Castro: I quit as party leader five years ago

Former Cuban president says he gave up all official duties, including Communist Party leadership, in 2006.

    Fidel Castro said people still refered to him "affectionately" by his former titles.

    Fidel Castro has finally confirmed his resignation as head of Cuba''s Communist Party, five years after quitting the post.

    Castro, 84, retreated from public life and ceded most of his duties to his brother, Raul Castro, when he underwent emergency intestinal surgery in 2006.

    He officially handed the country''s presidency to his brother, Raul Castro, in February 2008, having led the Caribbean nation since the 1959 revolution that brought him to power.

    The Communist Party is due to hold its first congress since 1997 next month, prompting speculation that a new leader, assumed by many to be Raul Castro, would be formally chosen. A new central committee for Cuba''s only legal political party is also expected to be elected.

    In a column published in the state-run media on Tuesday, Fidel Castro said he had already given up all of his official positions, although he said people continued to refer to him "affectionately" by his former titles.

    "I resigned without hesitation all my state and political positions, even that of First Secretary of the Party, when I got sick and I never tried to exercise them after the proclamation of July 31, 2006," a reference to the statement in which he ceded power to his brother.

    Castro is widely believed to have continued playing a behind-the-scenes role during his illness and made his first public appearance in four years last July.

    His announcement prompted surprise among some Cubans.

    "It''s incredible.

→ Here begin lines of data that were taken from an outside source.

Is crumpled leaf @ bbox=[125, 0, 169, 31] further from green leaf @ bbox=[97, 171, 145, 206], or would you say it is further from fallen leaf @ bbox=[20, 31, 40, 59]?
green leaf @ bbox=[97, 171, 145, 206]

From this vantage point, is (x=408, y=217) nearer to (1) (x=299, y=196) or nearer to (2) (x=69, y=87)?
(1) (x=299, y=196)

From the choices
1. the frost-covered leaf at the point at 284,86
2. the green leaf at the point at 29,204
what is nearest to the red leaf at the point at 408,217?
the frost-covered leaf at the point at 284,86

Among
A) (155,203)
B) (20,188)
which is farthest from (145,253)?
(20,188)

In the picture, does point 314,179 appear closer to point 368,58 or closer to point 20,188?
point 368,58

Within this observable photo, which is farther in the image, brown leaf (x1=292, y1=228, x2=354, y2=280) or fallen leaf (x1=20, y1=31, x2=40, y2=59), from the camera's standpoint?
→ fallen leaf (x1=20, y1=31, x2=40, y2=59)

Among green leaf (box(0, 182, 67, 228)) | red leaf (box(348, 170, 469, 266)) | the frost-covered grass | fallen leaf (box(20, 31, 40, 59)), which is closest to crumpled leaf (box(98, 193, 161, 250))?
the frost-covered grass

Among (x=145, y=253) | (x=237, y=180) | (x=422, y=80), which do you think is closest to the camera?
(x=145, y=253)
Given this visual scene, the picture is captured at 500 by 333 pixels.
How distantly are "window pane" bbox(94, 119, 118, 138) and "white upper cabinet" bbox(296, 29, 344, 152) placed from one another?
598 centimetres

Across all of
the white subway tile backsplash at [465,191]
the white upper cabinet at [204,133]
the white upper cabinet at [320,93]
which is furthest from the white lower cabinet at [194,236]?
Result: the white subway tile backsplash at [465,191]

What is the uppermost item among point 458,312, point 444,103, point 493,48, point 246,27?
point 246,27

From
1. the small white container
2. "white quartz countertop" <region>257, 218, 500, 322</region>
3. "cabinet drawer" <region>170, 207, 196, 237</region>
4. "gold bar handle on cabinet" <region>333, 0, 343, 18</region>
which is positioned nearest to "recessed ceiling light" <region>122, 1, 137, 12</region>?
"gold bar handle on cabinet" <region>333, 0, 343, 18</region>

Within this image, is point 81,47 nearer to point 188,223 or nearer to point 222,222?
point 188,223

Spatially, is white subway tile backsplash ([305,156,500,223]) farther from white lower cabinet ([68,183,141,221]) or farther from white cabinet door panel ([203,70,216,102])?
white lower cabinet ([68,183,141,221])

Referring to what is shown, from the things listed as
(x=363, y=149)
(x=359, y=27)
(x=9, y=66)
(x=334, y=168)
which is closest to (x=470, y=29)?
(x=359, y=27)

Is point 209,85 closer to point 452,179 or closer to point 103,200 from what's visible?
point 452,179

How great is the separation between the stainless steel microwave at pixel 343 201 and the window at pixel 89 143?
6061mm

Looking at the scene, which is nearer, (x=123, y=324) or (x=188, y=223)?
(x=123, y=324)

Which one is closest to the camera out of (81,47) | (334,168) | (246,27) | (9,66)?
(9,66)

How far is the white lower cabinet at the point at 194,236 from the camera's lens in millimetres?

Nobody can believe it," said Magaly Delgado, a 72-year-old Havana retiree, told the Associated Press news agency. "I always thought he was still in charge. ... He never said he had resigned."

    Meanwhile, the Roman Catholic Church said on Tuesday that the Cuban government would release two political dissidents held since 2003.

    Activists Felix Navarro and Jose Daniel Ferrer are the last of 75 prominent intellectuals, opposition leaders and activists whose imprisonment on charges including treason had attacked criticism from Amnesty International and human rights activists.

    Cuba has been releasing the prisoners gradually under a July agreement reached between Raul Castro and Jaime Ortega.